Examples in all languages are welcome.

Answer 1

Classic XOR swap

Swap two variables using three XOR operations and no extra memory:

x ^= y
y ^= x
x ^= y

Great explanation on why this works

Of course on modern architectures and compilers this operation might actually be less efficient than a regular swap (for example, XCHG on x86), but this is still a very elegant operation, nonetheless.

Answer 2

This calculates the inverse square root of a float found in the Quake III engine :

float Q_rsqrt( float number )
{
  long i;
  float x2, y;
  const float threehalfs = 1.5F;

  x2 = number * 0.5F;
  y  = number;
  i  = * ( long * ) &y;  // evil floating point bit level hacking
  i  = 0x5f3759df - ( i >> 1 ); // what the fuck?
  y  = * ( float * ) &i;
  y  = y * ( threehalfs - ( x2 * y * y ) ); // 1st iteration
  // y  = y * ( threehalfs - ( x2 * y * y ) ); // 2nd iteration, this can be removed

  #ifndef Q3_VM
  #ifdef __linux__
    assert( !isnan(y) ); // bk010122 - FPE?
  #endif
  #endif
  return y;
}

Pure genius..

Answer 3

Count number of 1 bits

unsigned int v; // count the number of bits set in v
unsigned int c; // c accumulates the total bits set in v
for (c = 0; v; c++)
{
  v &= v - 1; // clear the least significant bit set
}

(Updated B. Kernighan's version)

This beautiful manipulation counts how many 1 bits a certain value x has. By &ing x with x-1 the effect is that of removing the rightmost 1 bit in the value. Iterating this until none are left, and returning the number of iterations yields the number of 1 bits in x.

Answer 4

detect power-of-two-ness

if( !(x & (x-1)) ) printf("x is power-of-two");

EDIT d'oh, that's just almost the same as the "count number of 1-bits". However, here it is explicitly mentioned! Don't forget next time you need it.

Answer 5

Compute sum of two numbers

This one has no practical application whatsoever, but I find it cute all the same:

unsigned sum(unsigned a, unsigned b)
{
    if(a & b)
        return sum(a ^ b, (a & b) << 1);
    else
        return a ^ b;
}

Edit: Here's an explanation of how this works.
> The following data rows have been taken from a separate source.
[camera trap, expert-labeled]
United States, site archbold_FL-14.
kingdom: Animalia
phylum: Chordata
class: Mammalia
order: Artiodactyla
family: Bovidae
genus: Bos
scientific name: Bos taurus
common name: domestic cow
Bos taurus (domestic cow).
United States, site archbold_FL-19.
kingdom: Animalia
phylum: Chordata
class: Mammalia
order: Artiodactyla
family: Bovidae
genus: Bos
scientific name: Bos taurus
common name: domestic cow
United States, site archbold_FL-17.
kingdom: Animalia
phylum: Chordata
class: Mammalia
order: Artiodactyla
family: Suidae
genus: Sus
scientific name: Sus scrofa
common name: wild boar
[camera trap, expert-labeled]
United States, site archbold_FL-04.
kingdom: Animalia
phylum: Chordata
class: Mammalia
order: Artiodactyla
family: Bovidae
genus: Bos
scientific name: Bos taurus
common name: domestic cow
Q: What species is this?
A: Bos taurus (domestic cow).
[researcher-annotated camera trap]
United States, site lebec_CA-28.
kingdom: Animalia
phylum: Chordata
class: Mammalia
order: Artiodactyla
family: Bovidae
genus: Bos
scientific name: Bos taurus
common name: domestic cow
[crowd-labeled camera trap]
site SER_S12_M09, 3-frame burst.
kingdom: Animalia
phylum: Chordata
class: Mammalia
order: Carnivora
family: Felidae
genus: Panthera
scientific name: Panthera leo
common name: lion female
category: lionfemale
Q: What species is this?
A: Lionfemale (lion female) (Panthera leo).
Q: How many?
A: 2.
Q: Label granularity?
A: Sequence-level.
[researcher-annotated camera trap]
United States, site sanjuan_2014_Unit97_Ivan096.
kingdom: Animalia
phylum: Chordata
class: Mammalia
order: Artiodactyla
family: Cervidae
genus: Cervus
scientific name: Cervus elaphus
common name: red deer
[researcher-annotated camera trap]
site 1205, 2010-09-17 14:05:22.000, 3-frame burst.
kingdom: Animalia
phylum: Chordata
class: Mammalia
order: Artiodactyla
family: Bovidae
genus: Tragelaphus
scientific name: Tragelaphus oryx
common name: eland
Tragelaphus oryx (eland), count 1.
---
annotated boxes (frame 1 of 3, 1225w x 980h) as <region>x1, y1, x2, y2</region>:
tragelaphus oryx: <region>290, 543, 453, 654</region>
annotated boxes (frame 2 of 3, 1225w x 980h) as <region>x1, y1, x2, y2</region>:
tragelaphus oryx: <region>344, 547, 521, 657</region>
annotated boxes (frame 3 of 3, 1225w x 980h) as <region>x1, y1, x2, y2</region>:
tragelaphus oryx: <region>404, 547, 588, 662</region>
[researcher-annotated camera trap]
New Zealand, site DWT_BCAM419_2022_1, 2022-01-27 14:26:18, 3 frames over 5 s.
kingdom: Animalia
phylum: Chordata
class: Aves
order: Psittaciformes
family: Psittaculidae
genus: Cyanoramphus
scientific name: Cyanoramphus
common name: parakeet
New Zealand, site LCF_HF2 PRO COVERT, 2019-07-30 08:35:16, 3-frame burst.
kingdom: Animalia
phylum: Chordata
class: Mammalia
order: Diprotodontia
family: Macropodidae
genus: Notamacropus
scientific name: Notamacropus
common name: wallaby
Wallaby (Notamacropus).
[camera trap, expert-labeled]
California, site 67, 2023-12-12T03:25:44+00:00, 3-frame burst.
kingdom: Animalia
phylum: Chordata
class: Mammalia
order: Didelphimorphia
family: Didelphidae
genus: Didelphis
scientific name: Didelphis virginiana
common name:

The idea is that XOR is already implements most of the sum operation, except for the carry. Here's a table to illustrate this:

a   b   a ^ b
0   0     0
0   1     1
1   0     1
1   1     0

On a single-bit level, this is exactly the same as summing the two bits. The only thing that is missing is the carry.

To implement the carry, we first need to identify the positions where we need to carry. These are those positions where both a and b have a bit set -- we identify these by taking a & b.

If there are no bits to carry, we're done -- simply return a ^ b.

If we do have carry bits, we want to add them to the next most significant bit -- hence the left shift. And how do we add them onto the intermediate result we got through the XOR? Simple, we just call ourselves recursively.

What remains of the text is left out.